Va ricordato che le recenti iniziative di controllo e disarmo non sono state pienamente attuate o sono state ignorate soprattutto dai paesi Occidentali, in particolare dagli Stati Uniti (si pensi al Trattato di proibizione armi nucleare) ma anche da diversi paesi europei a riguardo della Posizione Comune, e dalla Francia sempre nell’ambito nucleare.

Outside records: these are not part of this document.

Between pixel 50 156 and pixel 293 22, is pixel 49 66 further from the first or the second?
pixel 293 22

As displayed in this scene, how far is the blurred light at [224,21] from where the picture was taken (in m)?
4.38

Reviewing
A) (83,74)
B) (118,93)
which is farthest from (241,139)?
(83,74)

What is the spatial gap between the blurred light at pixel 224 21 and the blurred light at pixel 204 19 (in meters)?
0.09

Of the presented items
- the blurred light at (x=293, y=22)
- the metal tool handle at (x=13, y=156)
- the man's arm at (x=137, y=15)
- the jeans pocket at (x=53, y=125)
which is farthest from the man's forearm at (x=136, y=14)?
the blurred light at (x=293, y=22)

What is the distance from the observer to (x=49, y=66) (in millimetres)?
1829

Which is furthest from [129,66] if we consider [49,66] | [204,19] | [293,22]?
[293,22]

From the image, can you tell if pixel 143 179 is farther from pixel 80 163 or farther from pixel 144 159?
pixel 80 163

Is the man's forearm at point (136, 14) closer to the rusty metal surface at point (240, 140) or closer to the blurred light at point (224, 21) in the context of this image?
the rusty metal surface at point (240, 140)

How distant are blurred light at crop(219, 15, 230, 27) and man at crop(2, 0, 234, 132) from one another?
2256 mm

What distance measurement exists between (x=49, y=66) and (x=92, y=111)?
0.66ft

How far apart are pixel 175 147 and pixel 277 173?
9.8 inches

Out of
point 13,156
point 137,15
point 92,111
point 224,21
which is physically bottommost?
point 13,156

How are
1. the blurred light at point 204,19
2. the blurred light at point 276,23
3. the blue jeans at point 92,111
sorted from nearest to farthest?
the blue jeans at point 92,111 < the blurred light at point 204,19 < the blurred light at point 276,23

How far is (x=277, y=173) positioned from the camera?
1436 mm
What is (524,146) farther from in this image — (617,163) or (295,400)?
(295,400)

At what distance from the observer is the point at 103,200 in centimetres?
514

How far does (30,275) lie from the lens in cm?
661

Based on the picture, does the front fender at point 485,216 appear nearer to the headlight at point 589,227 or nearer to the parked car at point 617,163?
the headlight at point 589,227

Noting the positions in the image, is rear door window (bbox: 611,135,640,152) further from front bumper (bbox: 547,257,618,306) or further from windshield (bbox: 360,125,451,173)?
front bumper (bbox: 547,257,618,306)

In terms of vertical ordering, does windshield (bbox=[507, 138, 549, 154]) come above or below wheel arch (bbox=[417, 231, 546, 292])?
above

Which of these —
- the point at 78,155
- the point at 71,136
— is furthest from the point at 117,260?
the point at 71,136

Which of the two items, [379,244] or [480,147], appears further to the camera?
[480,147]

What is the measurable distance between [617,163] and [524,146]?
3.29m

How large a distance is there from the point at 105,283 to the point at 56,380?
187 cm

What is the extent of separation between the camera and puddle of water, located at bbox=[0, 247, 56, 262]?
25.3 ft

Tuttavia, in Europa, i sondaggi dimostrano che una parte significativa dell’opinione pubblica è contro i trasferimenti di armi agli stati coinvolti nella Coalizione saudita militarmente attiva nello Yemen. In alcuni casi, i politici eletti con tale mandato hanno agito su questo sentimento e la società civile ha spinto a fermare i trasferimenti in Arabia Saudita. Ciò è accaduto, ad esempio, in Norvegia, Finlandia, Germania, Belgio (a livello regionale) e Paesi Bassi. Ciò potrebbe indicare che preoccupazioni di questo tipo sono condivise e ci sia dunque spazio per la diplomazia, in uno sforzo che dovrebbe certamente includere l’ONU. Il sentimento pubblico appena descritto dovrebbe essere utilizzato come trampolino di lancio almeno per una dibattito internazionale sui trasferimenti verso le regioni in conflitto e il loro impatto sui civili e sulla e sicurezza regionale ed internazionale. Va poi notato come accordi specifici di divieto sugli armamenti (come per le mine anti-persona e le munizioni a grappolo) sembrano avere impatti positivi, quindi potrebbero essere un altro modo di procedere, sebbene ovviamente riguardino ambiti definiti e limitati. Credo però che prerequisito fondamentale per qualsiasi successo in questa ottica siano dialogo e trasparenza.

È importante assicurare il più possibile la conformità agli accordi e ai Trattati attualmente in vigore: non rispettare impegni presi è un bruttissimo segna. Un’altra possibile via di lavoro è quella di monitorare più da vicino i nuovi sviluppi tecnologici con potenziale militare o di armabilità, come si sta facendo in ambito ONU relativamente alle armi completamente autonome (i cosiddetti “killer robots”).

L’aiuto che posso fornire io, con il mio team al SIPRI, è fornire ai decisori politici dati e analisi indipendenti e affidabili. Per scegliere sulla base di elementi concreti e non di paure o bassi interessi elettorali od economici.